The hypothalamic-pituitary-adrenal (HPA) axis refers to the interaction among three glands important in the production and management of hormones: the hypothalamus, the pituitary gland, and the adrenal glands. It is a system that regulates the body’s response to stress.
Malondialdehyde (MDA) is a highly reactive compound that can damage cells by binding to proteins and DNA. It is classified as a free radical and used as a marker of oxidative stress. The stress reliever eleuthero has been shown to minimize the increase of stress-induced increase of MDA.
Oxidative stress, different from physiological stress, refers to a state in which oxygen-carrying molecules called reactive oxygen species deal damage to cells.

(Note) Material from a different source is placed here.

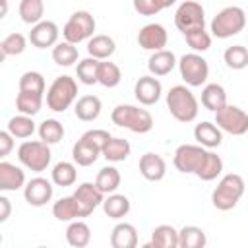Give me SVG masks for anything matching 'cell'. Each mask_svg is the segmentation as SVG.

Studies have demonstrated a link between physiological stress and oxidative stress, although precisely how they interact is still being investigated.

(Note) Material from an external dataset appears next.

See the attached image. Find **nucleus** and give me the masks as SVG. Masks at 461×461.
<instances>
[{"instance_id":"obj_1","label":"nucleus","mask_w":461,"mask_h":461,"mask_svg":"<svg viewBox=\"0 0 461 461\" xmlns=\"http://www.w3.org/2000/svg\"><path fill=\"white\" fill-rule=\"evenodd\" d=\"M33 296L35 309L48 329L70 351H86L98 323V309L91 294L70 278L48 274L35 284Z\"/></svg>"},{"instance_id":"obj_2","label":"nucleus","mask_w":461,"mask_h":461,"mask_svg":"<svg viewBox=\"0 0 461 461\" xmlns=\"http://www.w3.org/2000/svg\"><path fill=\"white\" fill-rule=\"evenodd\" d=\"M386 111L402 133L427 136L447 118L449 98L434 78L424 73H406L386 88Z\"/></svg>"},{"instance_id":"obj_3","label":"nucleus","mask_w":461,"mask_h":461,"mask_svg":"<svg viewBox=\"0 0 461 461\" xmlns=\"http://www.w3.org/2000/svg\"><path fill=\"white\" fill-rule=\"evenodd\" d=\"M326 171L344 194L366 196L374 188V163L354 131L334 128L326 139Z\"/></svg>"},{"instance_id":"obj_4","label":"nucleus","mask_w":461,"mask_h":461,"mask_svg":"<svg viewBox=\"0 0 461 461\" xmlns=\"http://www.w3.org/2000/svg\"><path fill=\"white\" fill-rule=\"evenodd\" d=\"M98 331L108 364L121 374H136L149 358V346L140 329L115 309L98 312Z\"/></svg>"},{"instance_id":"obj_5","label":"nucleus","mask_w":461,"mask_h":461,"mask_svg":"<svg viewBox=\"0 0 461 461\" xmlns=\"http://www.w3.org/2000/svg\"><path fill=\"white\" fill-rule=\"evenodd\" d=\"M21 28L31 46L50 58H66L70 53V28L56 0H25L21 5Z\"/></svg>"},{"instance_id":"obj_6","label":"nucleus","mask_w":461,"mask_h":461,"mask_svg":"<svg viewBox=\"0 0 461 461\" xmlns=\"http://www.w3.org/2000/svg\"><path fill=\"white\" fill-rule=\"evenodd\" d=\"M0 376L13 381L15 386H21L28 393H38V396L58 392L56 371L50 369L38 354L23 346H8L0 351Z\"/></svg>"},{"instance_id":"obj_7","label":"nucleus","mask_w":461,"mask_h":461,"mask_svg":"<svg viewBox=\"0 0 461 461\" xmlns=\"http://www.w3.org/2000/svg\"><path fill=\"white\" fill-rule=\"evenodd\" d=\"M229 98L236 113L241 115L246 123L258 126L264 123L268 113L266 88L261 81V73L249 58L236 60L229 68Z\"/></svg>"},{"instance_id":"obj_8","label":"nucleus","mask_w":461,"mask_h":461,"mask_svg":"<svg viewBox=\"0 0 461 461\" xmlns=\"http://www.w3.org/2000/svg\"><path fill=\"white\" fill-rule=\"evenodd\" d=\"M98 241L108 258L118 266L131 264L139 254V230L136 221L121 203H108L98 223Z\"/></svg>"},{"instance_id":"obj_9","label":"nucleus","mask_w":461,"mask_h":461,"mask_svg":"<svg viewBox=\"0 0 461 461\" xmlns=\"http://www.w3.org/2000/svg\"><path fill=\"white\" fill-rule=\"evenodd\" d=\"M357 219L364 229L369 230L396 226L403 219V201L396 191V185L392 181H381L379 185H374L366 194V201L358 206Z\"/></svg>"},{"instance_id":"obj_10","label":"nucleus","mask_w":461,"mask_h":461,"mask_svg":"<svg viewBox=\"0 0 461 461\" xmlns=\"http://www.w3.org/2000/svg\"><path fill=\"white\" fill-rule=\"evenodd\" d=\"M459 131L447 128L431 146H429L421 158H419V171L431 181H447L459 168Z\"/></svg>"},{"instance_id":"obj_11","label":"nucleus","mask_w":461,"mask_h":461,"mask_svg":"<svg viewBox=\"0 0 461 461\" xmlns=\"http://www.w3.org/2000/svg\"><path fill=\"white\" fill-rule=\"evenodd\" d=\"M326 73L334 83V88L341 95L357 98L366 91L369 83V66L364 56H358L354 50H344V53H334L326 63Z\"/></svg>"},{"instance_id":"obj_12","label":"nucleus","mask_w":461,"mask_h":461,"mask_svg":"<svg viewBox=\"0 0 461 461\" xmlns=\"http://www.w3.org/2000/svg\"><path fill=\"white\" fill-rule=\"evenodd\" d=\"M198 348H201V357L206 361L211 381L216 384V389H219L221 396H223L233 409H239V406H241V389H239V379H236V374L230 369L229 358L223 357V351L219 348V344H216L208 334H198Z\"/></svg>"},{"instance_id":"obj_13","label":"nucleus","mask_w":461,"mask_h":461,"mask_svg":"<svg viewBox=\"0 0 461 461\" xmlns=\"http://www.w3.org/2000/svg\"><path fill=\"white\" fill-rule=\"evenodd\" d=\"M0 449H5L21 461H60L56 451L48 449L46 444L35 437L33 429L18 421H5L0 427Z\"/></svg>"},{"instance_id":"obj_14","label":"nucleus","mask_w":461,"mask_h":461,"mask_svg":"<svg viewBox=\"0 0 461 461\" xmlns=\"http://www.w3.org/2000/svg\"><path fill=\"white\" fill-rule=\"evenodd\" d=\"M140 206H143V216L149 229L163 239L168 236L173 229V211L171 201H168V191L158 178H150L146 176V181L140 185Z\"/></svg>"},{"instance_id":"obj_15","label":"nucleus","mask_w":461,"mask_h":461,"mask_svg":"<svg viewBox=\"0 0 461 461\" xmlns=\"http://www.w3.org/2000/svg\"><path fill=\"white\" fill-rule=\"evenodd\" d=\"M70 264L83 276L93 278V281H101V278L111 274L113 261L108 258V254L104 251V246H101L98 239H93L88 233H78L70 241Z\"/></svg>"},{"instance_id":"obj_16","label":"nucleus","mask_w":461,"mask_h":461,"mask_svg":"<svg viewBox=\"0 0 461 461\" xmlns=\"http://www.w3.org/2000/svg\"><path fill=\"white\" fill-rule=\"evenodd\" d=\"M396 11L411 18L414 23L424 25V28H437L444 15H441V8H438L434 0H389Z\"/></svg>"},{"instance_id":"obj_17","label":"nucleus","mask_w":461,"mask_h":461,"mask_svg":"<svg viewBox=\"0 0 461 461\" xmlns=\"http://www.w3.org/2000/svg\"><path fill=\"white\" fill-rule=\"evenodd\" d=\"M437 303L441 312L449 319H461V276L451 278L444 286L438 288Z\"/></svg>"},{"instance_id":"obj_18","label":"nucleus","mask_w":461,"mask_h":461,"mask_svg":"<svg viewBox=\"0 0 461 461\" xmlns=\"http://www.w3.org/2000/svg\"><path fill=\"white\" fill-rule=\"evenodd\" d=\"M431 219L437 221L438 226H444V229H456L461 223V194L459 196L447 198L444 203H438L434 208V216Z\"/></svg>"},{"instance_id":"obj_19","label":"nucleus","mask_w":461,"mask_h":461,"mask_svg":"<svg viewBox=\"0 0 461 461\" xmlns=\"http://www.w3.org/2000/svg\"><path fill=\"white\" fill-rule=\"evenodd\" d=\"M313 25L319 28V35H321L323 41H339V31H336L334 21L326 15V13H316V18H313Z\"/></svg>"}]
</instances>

Chemicals that help brain cells communicate. Neurotransmitters impact multiple aspects of mental function, including mood, wakefulness, attentiveness, and creativity. Boosting the activity of certain neurotransmitters, such as GABA and serotonin, can help relieve anxiety and stress.
A nootropic is a type of drug or supplement that is capable of protecting the brain from illness and improving cognitive function. A large number of supplements used to relieve stress – such as CBD, GABA, and ashwagandha – also function as nootropics.
Phytochemicals are unique biological compounds found in plants that may impart beneficial effects on health. The saponins found in oat straw are a prime example.
A compound that has euphoric or mind-altering effects, such as the THC found in marijuana. Few commercially available stress relief supplements are psychoactive.
Seasonal Affective Disorder
Seasonal affective disorder (SAD) is a kind of mood disorder in which otherwise healthy individuals exhibit depressive symptoms at the same time of the year, typically the winter. Certain stress relievers, such as St. John’s Wort, are used to help manage stress-related symptoms tied to SAD.
Serotonin is considered by some to be the “master neurotransmitter” for its major role in regulating mood, emotions, perception, memory, sleep, anxiety, and appetite. Some stress relievers interact with serotonin or its receptors, some of the most common supplements being 5-HTP and CBD.
Commonly known as Briquet’s, somatization disorder is a complication in the peripheral nervous system that is characterized by pain and stress. The stress reliever St. John’s Wort is often offered to relieve associated anxiety.